[OpenID] Community Reputation Services
Dick Hardt
dick at sxip.com
Thu May 22 17:53:07 UTC 2008
On 22-May-08, at 10:14 AM, Nate Klingenstein wrote:
> Dick,
>
>> I may have misinterpreted the discussion, but the OP reputation
>> conversation seemed to be around wanting to know if the OP was
>> spammy, is reliable etc. -> I think the email analogy works well
>> there.
>
> Even after ORBS, Spamhaus, MAAWG, etc., we're still sitting at
> 85-90% spam. I'd like to do better than that. Email is a major
> attack vector too, particularly with spear phishing. I truly hope
> Cardspace takes off. You wouldn't believe how many people must...
> click... that... link...
>
> http://en.wikipedia.org/wiki/E-mail_spam#As_a_percentage_of_the_total_volume_of_e-mail
>
>> As for knowing there was strong authentication used at an OP by a
>> user, I would propose that a claim made be a trusted strong auth
>> vendor be requested by the RP.
>> To elaborate, any OP could acquire a strong auth solution from a
>> certified vendor and then offer that service to its users. This
>> separates the function of strong authentication from the function
>> of being an OP.
>
> Why would the vendor or the authentication method be the only
> important variable here? I can issue plenty of certificates or one-
> time passwords that are perfectly bogus using a variety of products
> of your choice.
>
> I think the operational practices of the OP are much more
> important. In talking with various agencies and major RP's, they've
> expressed a similar opinion.
>
>> Given the goal of creating an open infrastructure, I see OP
>> reputation mechanisms to be problematic if for no other reason then
>> it creates a closed environment of who can be an OP and you get all
>> the issues you have today with certificate authorities.
>
> Yes, the UC System is a closed environment. The set of accredited
> universities is too. They have the ability to confer degrees on
> individuals and they purchase access to resources for their
> members. They have special attributes they use that they wouldn't
> expect anyone else to understand anyway. How do CA's or their
> issues naturally follow?
>
> I'd like to be able to select my protocols based on what
> applications support, not characteristics of a deployment paradigm.
> I'd also like to be able to construct different policies for
> different RP's, but use the same identity infrastructure to reduce
> duplication.
>
> Do you consider OpenID an inappropriate protocol for these use
> cases? If so, I've learned something very important, and I'm really
> glad I asked...
Ok. I think I see the disconnect now. (... but maybe not ;)
There is OpenID, the set of protocols, and an OpenID, and identifier.

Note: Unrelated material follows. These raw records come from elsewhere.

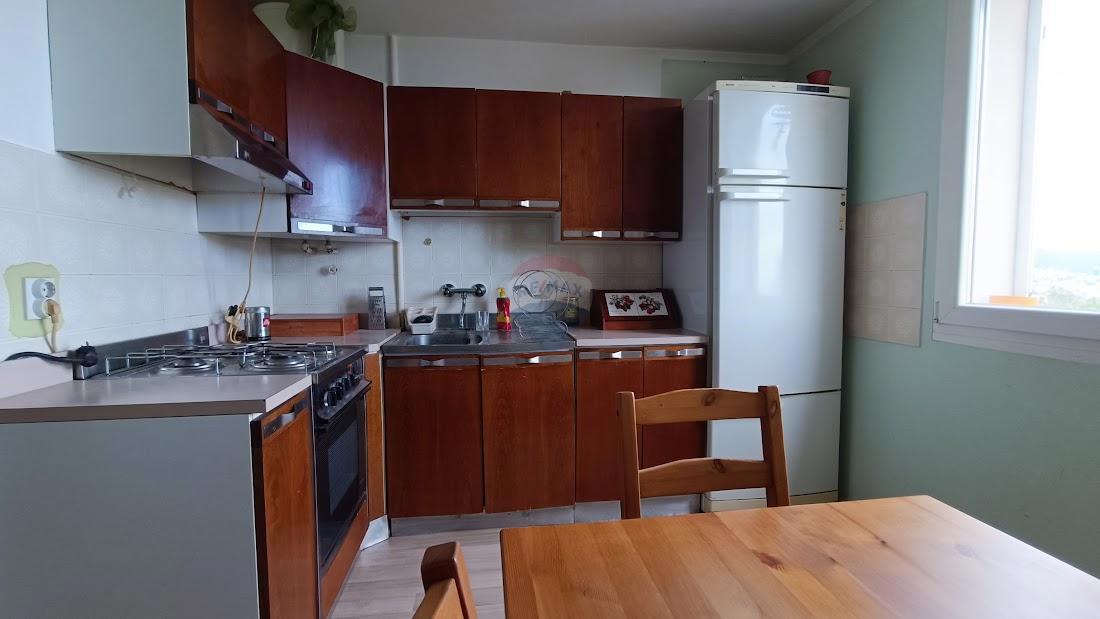 Stanovanje/Apartma Krnjevo, Rijeka, 28m2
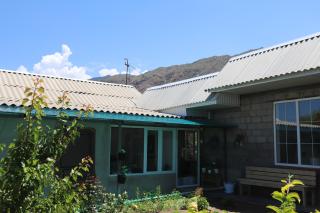 Guest House Shans - 2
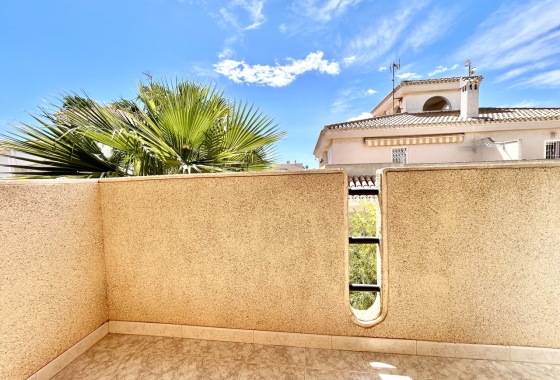 Resale - Townhouse - Orihuela Costa - Costa Blanca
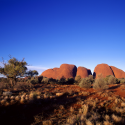 Kata Tjuta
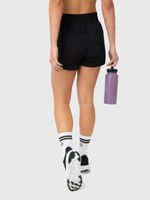 Short Mujer 2 in 1 Train Rosado Bsoul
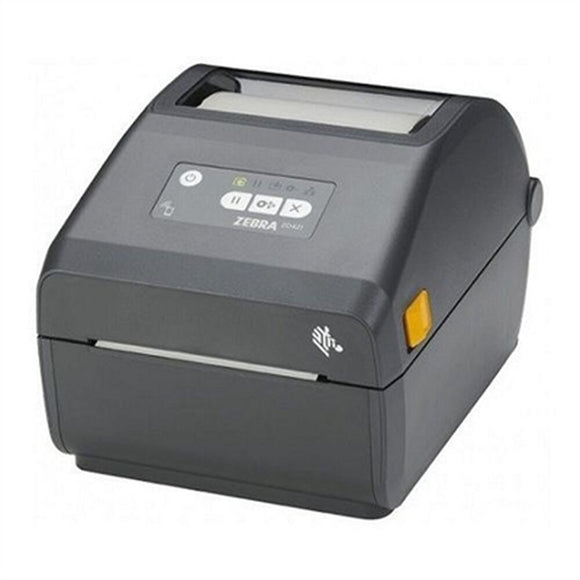 Thermal Printer Zebra ZD421D-0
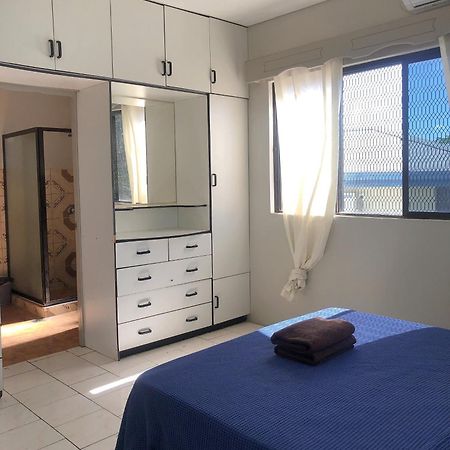 Ideal Airport Rooms Нанди Экстерьер фото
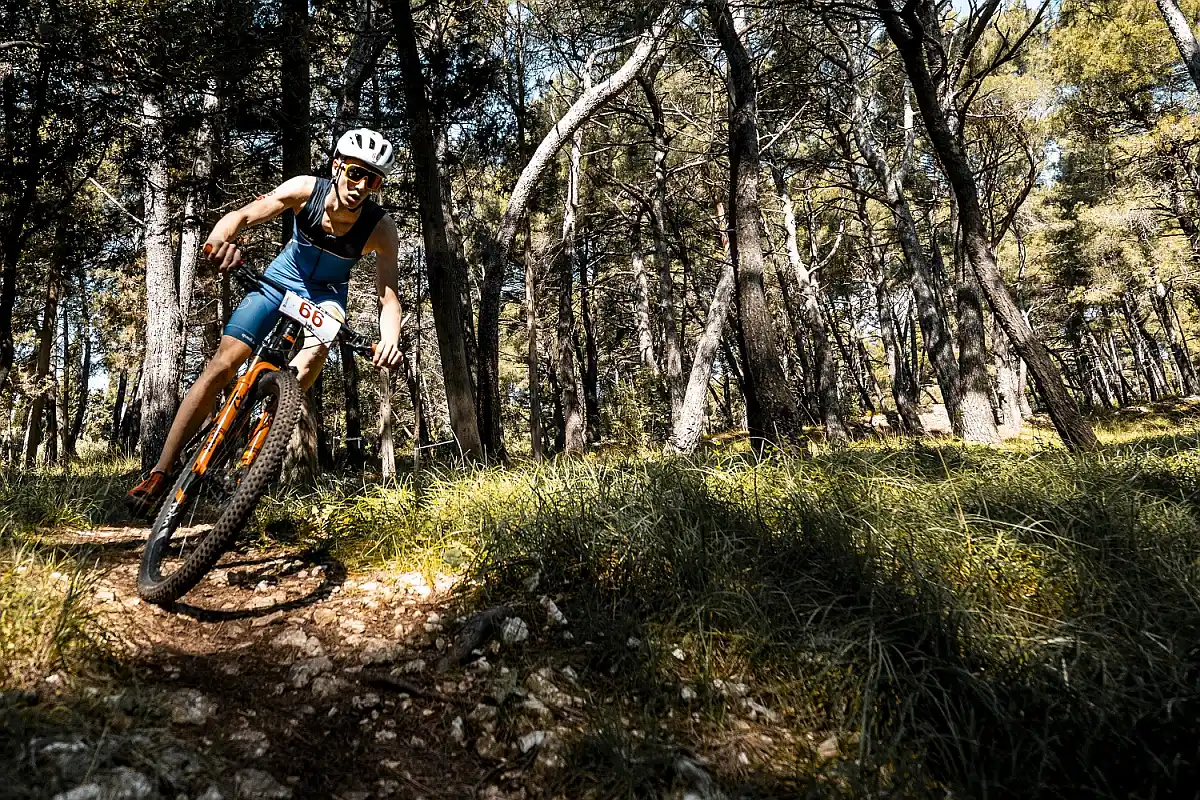 Xterra Mali Lošinj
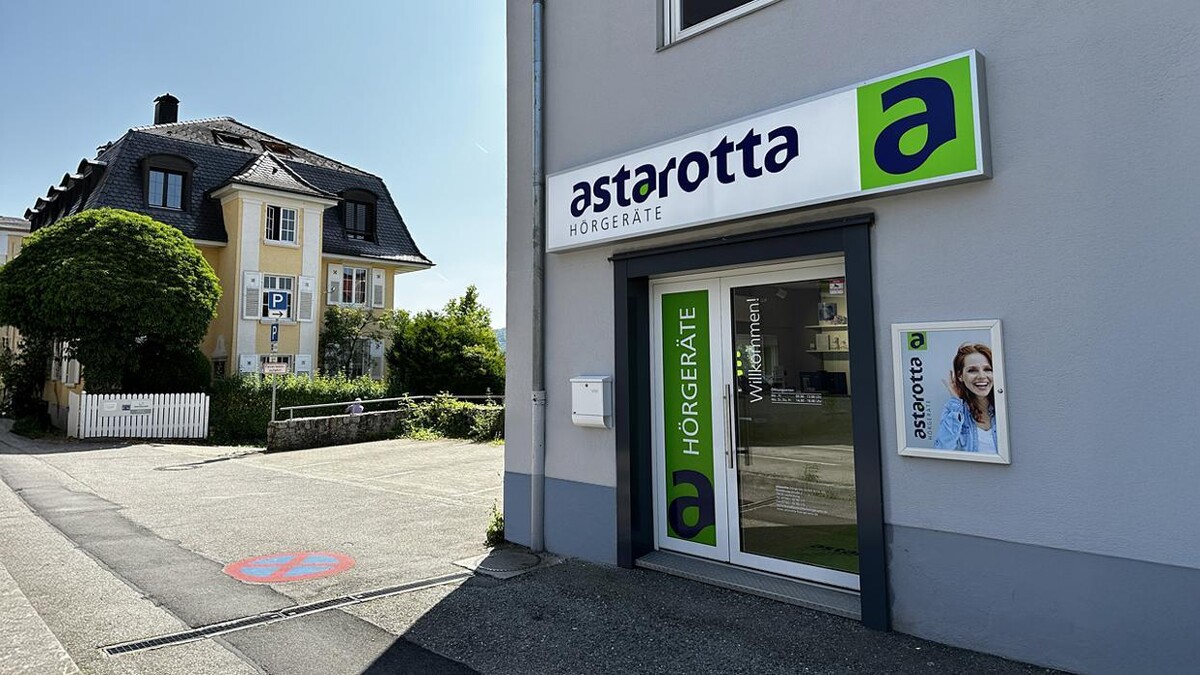 Bilder astarotta Hörgeräte in Laufenburg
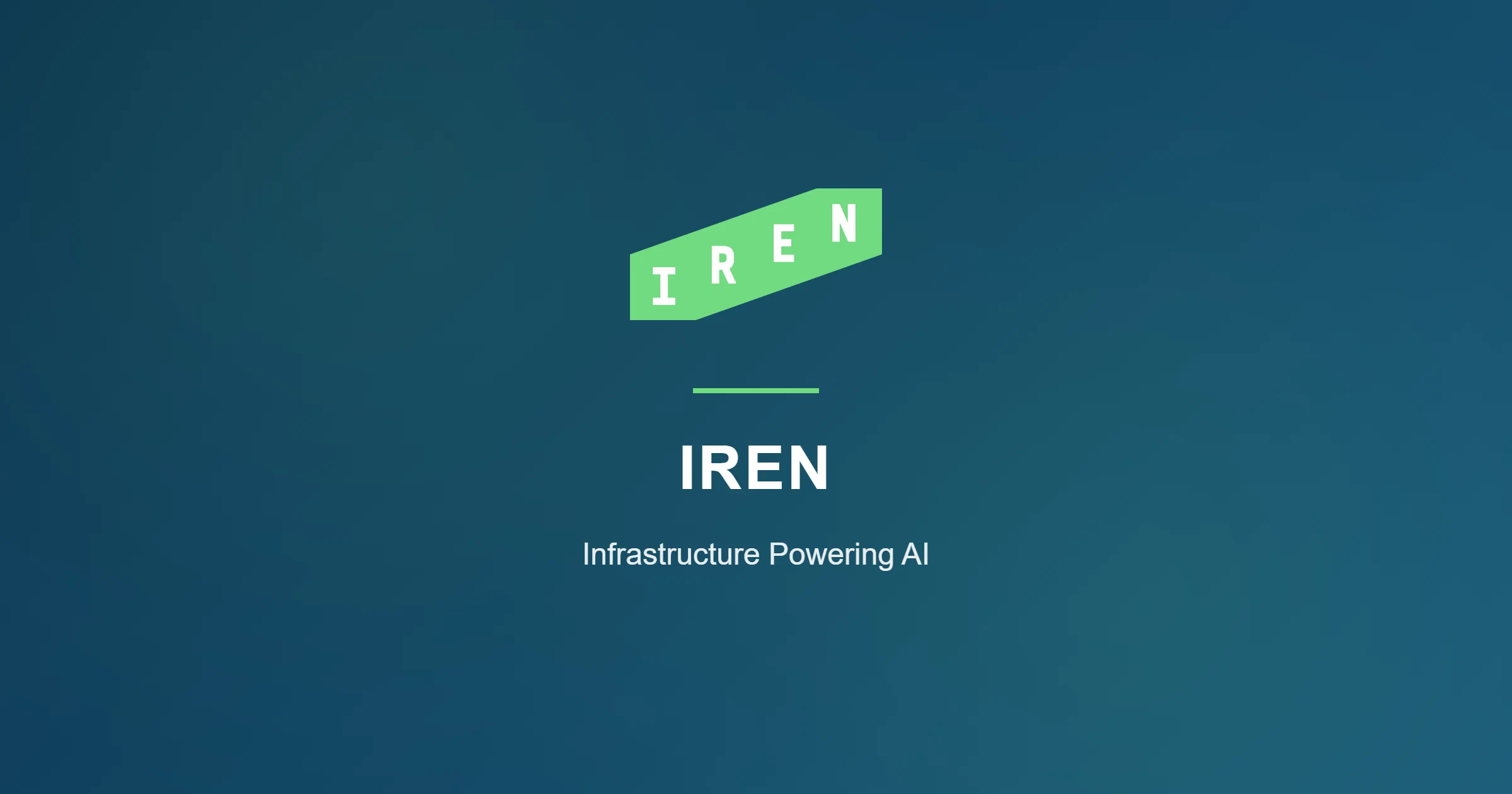 IREN Limited logo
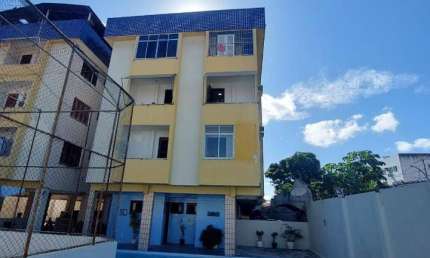 Oportunidade! Apartamento no Farias Brito - Recém Reformado e Mobiliado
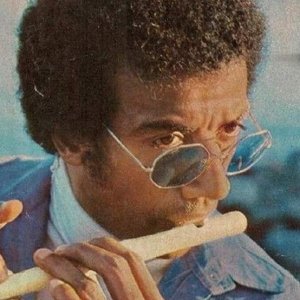 Awatar dla Jorge Ben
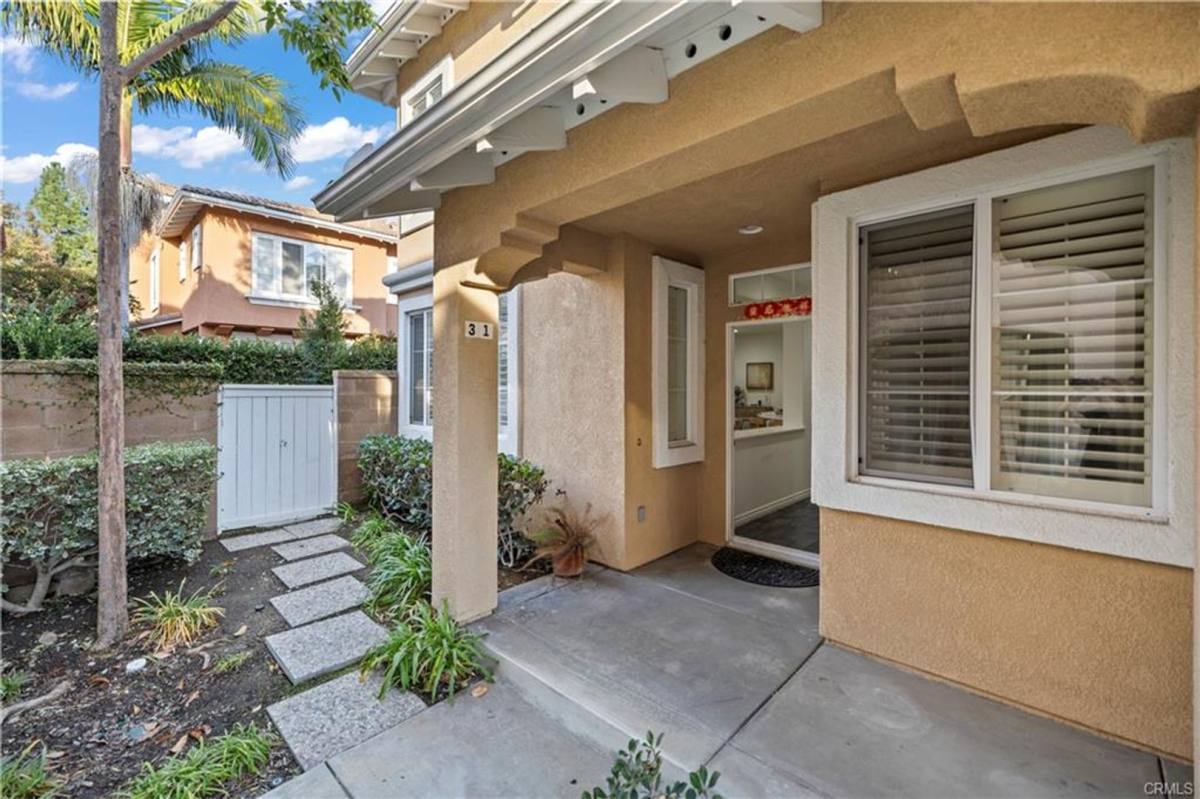 Condo for rent at 31 Poppy, Irvine, CA 92618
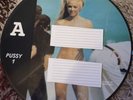 madonna Picture Disc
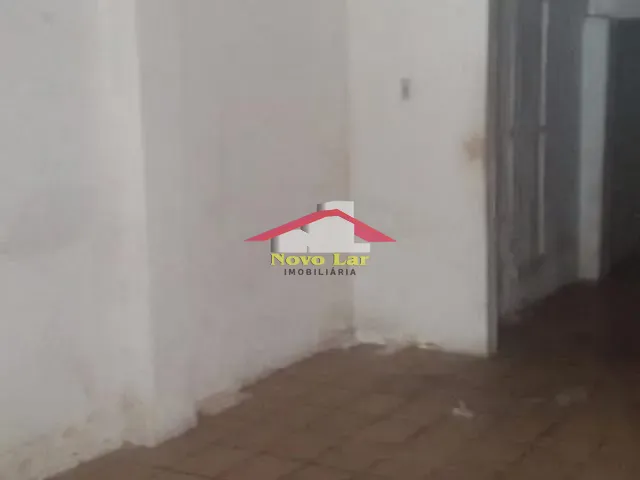Casa com 149m² 4 quartos e 2 banheiros, à venda, no bairro José Bonifácio em Fortaleza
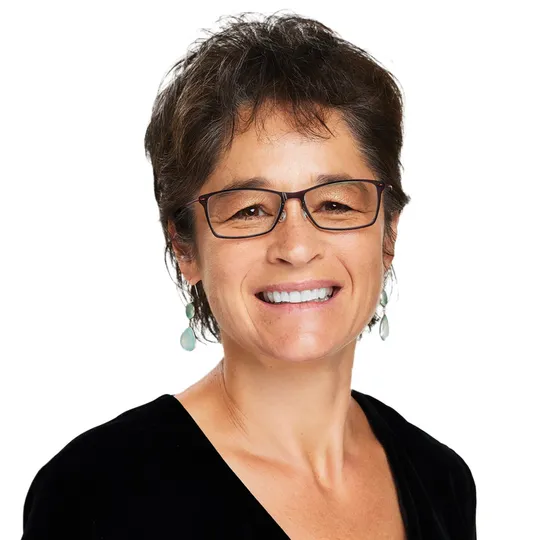 Cheri Martz, Agent in  - Compass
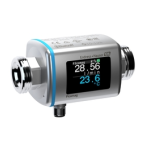 Endres+Hauser BA Picomag IO-Link Mode d'emploi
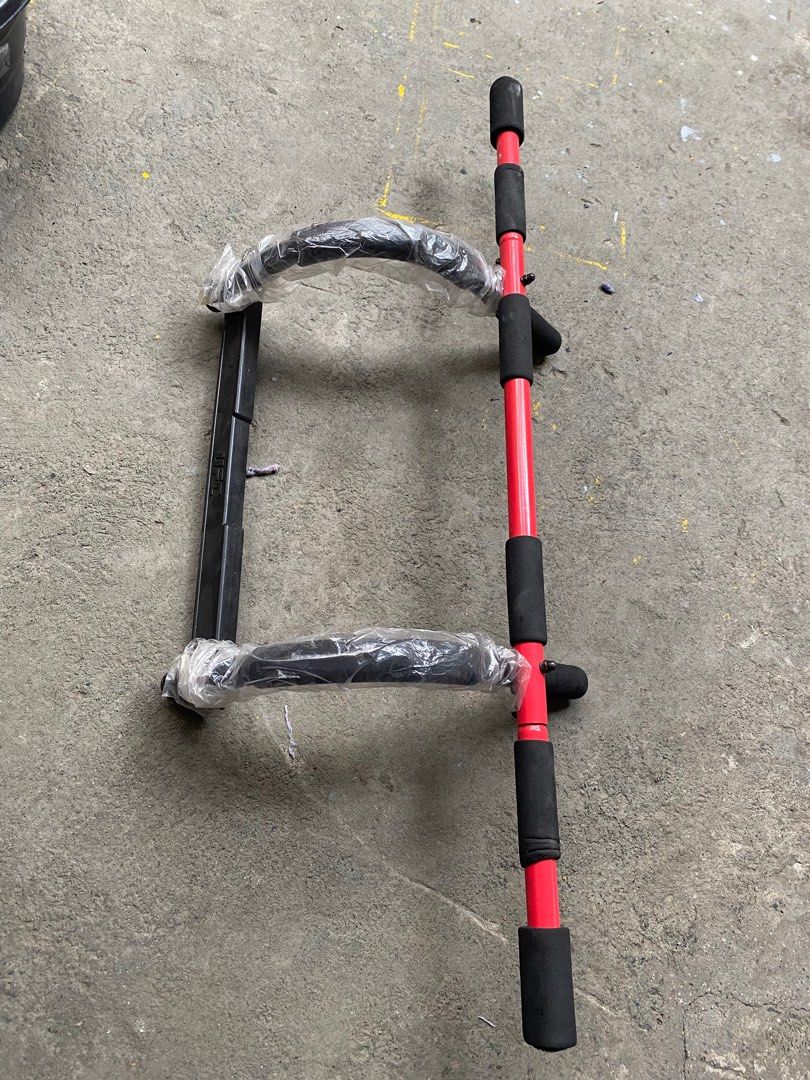 UFC Pull Up Bar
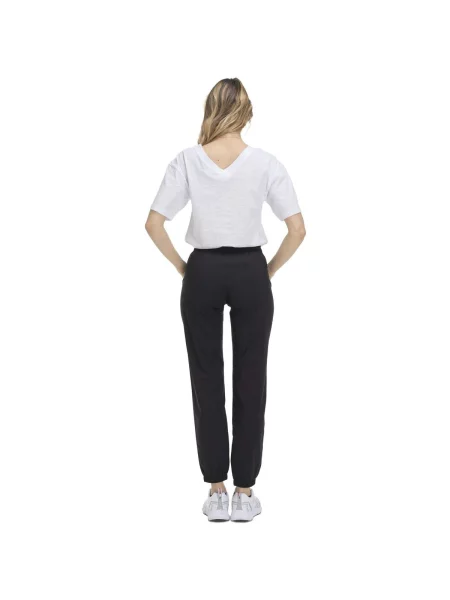 Sportski komplet Leone 1947 puplin crna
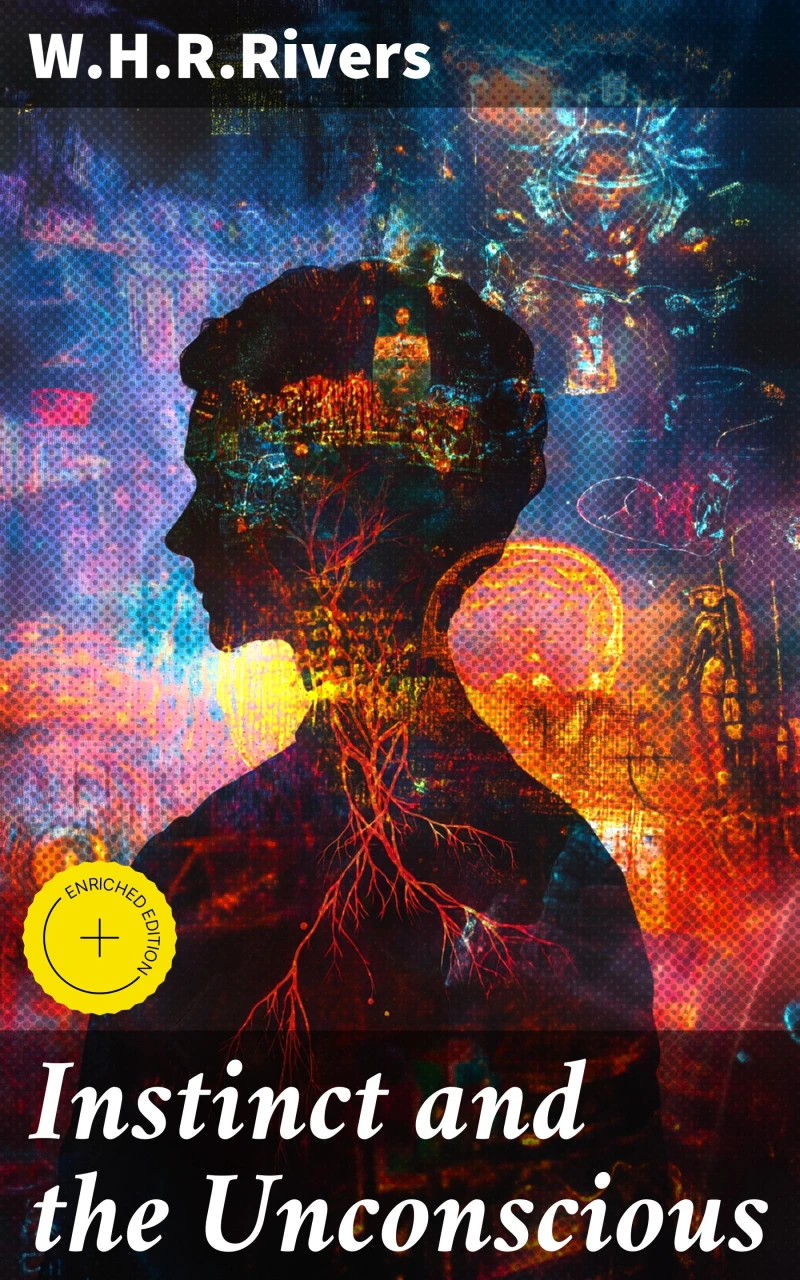 Portada: Instinct and the Unconscious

Is an OpenID identifier appropriate for your use cases? I don't think
so.
BUT, you could use the protocols to request and receive a claim from a
trusted source saying something about the user. We (Sxip) demoed some
code to do that, but to date, the OpenID community has been focussed
on other requirements.
Perhaps a couple analogies may work. We can use IP to move traffic
around between any site, and we use the same transport to create VPNs
to move more secure, trusted traffic. We can use OpenID to solve the
broader internet identity problems and then move trusted claims using
the same protocol for more secure, trusted information flow.
>
>> OpenID reputation mechanisms are a completely different matter, as
>> you are judging how an OpenID has been used.
>
> How is judging the OP completely different from judging the ID? If
> anything, wouldn't all ID's from an untrustworthy OP be considered
> unreliable?
Which OP is managing an Identifier at a particular point in time
should be irrelevant to the RP.
Let me know if this is resonating or not!